Élection : régler une question de fonds

Élection : régler une question de fonds

Les textes en vigueur ne permettent pas encore la règlementation du financement des partis et des campagnes électorales. Un tel manque entame pourtant la légitimité des scrutins.

À près d’un an et demi de la prochaine élection présidentielle, le chantier relatif à la réglementation du financement des partis et celui des campagnes reste encore ouvert. Le décret d’application de la loi sur les partis y afférent n’est pas encore adopté six mois après le vote du texte au Parlement.

L’élaboration de la loi sur les partis, suivie de l’adoption du décret relatif au financement des partis et des campagnes électorales ainsi qu’au contrôle de la transparence dans la gestion des ressources comme corollaires, devait concrétiser un peu plus le processus d’assainissement de la société politique. « Le champ d’application dudit décret vise principalement à réglementer la transparence du financement de la vie politique malgache », résume Manuel Wally, expert juridique international, dans une étude comparative concernant la réglementation du financement des partis politiques et des campagnes électorales en décembre. Mais il n’en est rien. L’atermoiement, pour une raison ou une autre, dans l’adoption du texte, contribue à ouvrir un boulevard pour une campagne encore plus dispendieuse en 2013. Les chiffres repris par Manuel Wally dans son étude sont édifiants, quand le chercheur effectue une étude comparative des dépenses électorales de certains candidats en lice dans plusieurs pays.

À Madagascar, le candidat Hery Rajaonarimampianina avait une moyenne de dépense par voies obtenues de 21,50 dollars pour un pays ayant un PIB par habitant de 411 dollars. Le candidat à l’élection présidentielle français de 2012, François Hollande, avait eu une moyenne de dépense par voies obtenues de 1,21 euro pour un PIB par habitant s’élevant à 35 248 dollars. En Tunisie en 2014, le candidat à la course à la magistrature suprême, Béji Caïd Essebsi, avait utilisé un budget plafonné à 530 000 euros, avec une moyenne de dépense par électeur estimée à 0,30 euro pour un PIB par habitant de 3 872 dollars. À l’heure actuelle, tout un chapitre de loi touchant le financement des partis, y compris les subventions étatiques, et le contrôle de la transparence dans la gestion des ressources est discuté. « Tout cela ne contribue pas à instaurer l’égalité des chances des candidats, faussant le jeu démocratique. Et il ne faut pas oublier le risque d’arrivée d’argent dont l’origine est douteuse, sans parler des contreparties attendues par les généreux donateurs aux élus », déplore Thierry Rakotonarivo, administrateur civil, vice-président de la Commission électorale nationale indépendante (Ceni).

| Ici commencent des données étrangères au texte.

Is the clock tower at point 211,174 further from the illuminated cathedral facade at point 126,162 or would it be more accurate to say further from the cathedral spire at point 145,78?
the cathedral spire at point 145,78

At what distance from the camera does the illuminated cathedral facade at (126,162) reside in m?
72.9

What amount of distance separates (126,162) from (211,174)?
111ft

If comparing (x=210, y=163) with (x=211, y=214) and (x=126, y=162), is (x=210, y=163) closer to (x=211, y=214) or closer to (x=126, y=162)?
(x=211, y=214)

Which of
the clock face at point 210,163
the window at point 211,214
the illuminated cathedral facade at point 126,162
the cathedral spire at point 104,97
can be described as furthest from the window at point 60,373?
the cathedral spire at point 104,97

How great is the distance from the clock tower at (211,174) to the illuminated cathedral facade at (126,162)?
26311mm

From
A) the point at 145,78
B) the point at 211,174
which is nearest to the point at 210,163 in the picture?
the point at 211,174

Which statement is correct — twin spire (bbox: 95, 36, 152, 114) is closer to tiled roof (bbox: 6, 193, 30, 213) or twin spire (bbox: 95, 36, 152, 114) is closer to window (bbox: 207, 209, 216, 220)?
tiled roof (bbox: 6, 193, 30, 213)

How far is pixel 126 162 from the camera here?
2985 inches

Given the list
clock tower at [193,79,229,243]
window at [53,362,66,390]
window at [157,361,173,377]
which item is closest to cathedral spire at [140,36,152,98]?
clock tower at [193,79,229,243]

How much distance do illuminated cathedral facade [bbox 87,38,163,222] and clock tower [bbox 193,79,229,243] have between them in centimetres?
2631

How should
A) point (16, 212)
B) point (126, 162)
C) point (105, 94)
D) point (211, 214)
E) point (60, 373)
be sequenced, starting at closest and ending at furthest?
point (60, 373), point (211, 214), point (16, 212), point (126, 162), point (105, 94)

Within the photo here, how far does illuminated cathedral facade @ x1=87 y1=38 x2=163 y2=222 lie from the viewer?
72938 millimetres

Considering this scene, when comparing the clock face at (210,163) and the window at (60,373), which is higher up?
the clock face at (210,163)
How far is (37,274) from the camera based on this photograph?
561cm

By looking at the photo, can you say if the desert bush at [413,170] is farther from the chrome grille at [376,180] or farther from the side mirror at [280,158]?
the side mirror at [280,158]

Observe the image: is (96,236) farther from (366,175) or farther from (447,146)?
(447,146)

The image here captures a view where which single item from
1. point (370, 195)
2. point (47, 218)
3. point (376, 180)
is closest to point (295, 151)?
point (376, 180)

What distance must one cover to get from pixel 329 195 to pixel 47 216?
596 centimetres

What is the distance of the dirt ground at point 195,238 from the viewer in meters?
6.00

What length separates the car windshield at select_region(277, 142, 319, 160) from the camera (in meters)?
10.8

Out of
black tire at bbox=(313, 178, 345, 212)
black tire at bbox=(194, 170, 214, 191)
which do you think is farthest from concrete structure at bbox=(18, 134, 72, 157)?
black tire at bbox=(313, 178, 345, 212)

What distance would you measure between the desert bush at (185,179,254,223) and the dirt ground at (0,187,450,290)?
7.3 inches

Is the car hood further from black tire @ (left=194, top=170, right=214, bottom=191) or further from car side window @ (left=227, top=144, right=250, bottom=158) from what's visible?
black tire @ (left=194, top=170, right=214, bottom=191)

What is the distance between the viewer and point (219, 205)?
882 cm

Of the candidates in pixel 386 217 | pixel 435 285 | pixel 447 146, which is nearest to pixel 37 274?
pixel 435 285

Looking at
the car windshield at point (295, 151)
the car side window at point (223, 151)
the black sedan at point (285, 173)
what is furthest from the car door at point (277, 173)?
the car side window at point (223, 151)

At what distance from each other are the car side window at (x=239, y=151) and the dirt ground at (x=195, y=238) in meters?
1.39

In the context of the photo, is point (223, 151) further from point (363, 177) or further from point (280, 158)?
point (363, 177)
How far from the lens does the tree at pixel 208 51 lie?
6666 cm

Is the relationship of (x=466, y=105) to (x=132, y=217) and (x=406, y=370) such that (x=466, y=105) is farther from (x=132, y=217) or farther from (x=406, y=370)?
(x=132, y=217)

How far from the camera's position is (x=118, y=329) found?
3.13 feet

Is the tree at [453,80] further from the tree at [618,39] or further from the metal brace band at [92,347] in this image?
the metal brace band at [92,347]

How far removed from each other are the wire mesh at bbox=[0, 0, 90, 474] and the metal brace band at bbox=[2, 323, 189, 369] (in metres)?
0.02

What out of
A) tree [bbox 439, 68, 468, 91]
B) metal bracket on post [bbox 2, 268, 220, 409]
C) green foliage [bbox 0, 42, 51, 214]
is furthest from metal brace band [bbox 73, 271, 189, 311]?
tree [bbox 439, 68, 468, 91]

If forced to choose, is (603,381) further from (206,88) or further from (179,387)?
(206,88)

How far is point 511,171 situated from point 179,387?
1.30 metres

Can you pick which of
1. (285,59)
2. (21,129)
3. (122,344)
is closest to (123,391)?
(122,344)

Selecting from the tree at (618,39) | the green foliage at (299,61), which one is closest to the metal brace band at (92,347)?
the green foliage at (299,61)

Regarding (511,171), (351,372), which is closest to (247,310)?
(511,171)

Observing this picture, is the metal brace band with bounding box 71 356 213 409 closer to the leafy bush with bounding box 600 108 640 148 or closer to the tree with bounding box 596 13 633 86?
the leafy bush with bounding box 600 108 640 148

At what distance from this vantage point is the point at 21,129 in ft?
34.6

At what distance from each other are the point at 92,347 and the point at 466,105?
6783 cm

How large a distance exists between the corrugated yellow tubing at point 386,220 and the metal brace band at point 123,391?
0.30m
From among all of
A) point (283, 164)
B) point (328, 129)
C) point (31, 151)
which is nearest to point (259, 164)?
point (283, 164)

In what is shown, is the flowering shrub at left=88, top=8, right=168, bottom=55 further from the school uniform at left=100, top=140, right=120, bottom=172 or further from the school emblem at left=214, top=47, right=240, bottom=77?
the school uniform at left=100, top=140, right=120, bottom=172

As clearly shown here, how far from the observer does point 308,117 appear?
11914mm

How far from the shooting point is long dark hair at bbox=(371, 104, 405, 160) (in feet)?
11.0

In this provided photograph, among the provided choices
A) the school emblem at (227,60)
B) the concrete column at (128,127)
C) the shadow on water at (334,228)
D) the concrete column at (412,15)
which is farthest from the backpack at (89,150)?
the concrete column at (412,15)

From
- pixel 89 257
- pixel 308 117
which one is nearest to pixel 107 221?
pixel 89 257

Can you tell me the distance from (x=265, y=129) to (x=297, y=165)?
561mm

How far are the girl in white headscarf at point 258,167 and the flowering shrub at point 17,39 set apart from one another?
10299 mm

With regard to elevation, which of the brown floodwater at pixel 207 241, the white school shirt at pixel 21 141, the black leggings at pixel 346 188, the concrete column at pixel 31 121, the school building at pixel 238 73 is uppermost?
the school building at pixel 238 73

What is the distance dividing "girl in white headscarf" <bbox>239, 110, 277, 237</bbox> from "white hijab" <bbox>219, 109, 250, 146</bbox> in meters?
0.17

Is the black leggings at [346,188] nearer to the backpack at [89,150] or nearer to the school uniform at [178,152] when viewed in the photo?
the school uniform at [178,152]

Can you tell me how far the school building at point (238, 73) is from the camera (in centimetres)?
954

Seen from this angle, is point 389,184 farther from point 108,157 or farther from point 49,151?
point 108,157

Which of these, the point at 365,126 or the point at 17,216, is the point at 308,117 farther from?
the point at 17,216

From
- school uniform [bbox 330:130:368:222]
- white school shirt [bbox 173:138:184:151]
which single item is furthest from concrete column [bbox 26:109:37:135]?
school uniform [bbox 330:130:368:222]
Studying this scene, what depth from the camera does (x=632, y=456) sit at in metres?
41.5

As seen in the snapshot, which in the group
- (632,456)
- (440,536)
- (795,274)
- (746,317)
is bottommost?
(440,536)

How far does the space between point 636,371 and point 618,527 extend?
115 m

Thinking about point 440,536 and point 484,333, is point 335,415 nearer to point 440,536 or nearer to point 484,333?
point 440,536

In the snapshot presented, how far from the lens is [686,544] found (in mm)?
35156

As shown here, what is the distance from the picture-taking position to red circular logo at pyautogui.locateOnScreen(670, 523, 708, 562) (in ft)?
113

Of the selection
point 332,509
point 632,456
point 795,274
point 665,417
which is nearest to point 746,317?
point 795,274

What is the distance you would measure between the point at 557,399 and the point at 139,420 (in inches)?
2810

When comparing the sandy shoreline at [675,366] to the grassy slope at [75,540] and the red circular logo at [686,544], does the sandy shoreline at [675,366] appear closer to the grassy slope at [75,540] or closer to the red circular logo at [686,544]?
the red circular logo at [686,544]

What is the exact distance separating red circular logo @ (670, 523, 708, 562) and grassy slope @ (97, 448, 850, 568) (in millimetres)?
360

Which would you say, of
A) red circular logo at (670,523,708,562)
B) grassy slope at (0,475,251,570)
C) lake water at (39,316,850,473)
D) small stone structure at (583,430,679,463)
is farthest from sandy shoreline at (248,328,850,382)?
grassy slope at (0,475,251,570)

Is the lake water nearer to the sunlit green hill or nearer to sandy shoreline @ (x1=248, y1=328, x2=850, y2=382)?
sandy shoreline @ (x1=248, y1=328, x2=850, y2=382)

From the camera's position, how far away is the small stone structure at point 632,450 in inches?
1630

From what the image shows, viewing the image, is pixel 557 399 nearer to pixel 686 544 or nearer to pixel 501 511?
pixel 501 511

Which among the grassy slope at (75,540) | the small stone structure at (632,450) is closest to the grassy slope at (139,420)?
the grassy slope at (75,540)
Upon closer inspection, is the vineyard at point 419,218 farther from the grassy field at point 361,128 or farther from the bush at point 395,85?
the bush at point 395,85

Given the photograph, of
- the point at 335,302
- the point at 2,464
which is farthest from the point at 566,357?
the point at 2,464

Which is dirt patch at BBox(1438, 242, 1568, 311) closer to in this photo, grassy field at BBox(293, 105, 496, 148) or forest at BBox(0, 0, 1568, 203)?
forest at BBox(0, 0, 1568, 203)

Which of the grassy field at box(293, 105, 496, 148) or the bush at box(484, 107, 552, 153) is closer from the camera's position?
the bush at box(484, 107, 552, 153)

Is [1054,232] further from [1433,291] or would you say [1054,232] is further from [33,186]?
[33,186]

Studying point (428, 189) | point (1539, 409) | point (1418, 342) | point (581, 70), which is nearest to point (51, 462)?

Et ce ne sont pourtant pas les  projets de décret qui manquent. Deux ou trois propositions avaient été remises au gouvernement ces six dernières années. Mais aucune d’entre elles n’a abouti, marquant la question concernant la volonté du régime de régler la question. Le rapport final de la mission d’observation électorale de l’Union européenne en 2013 avait pourtant été clair concernant les chantiers à entreprendre. Il suggère un cadre juridique à compléter « par la création de mécanismes de contrôle, par le plafonnement des dépenses de campagnes électorales, par la définition de sanctions en cas de dépassement du plafonnement, et par une règlementation des mouvements de fonds et des comptes de campagnes ». Il met en exergue l’obligation pour les candidats de publier leurs sources de financement et leurs dépenses « pour un contrôle a posteriori des comptes de campagne électorale ».

Mohamed Rachidy, vice-président du Hery vaovao ho an’i Madagasikara (HVM) réfute l’hypothèse d’un manque de volonté du régime et rejette la responsabilité sur la Transition. « Le blocage ne vient pas du gouvernement actuel. Tout part de la confection même du texte durant la Transition. Par calculs politiques, la définition même d’un parti retenue prête à confusion », assène le conseiller spécial du président de la République qui se pose des questions sur la responsabilité des partis à honorer leurs obligations.  « Combien de partis ont pu présenter leur rapport d’activités, réaliser un programme d’éducation citoyenne ? », se demande-t-il. Le membre du bureau politique du HVM assure que son parti « est prêt » à procéder à une réforme du texte principal tout en lançant quelques pistes de réflexion. « Nous suggérons une règlementation du cas des délégués des candidats, que cela soit leur formation et encore leur indemnisation. Régler ce problème constitue un pas visant à assurer l’égalité des chances des candidats. Pour les subventions, il faudra voir comment on va mettre en place les subventions pour les partis, avec quels critères et avec quels types d’activités à financer », conclut-il.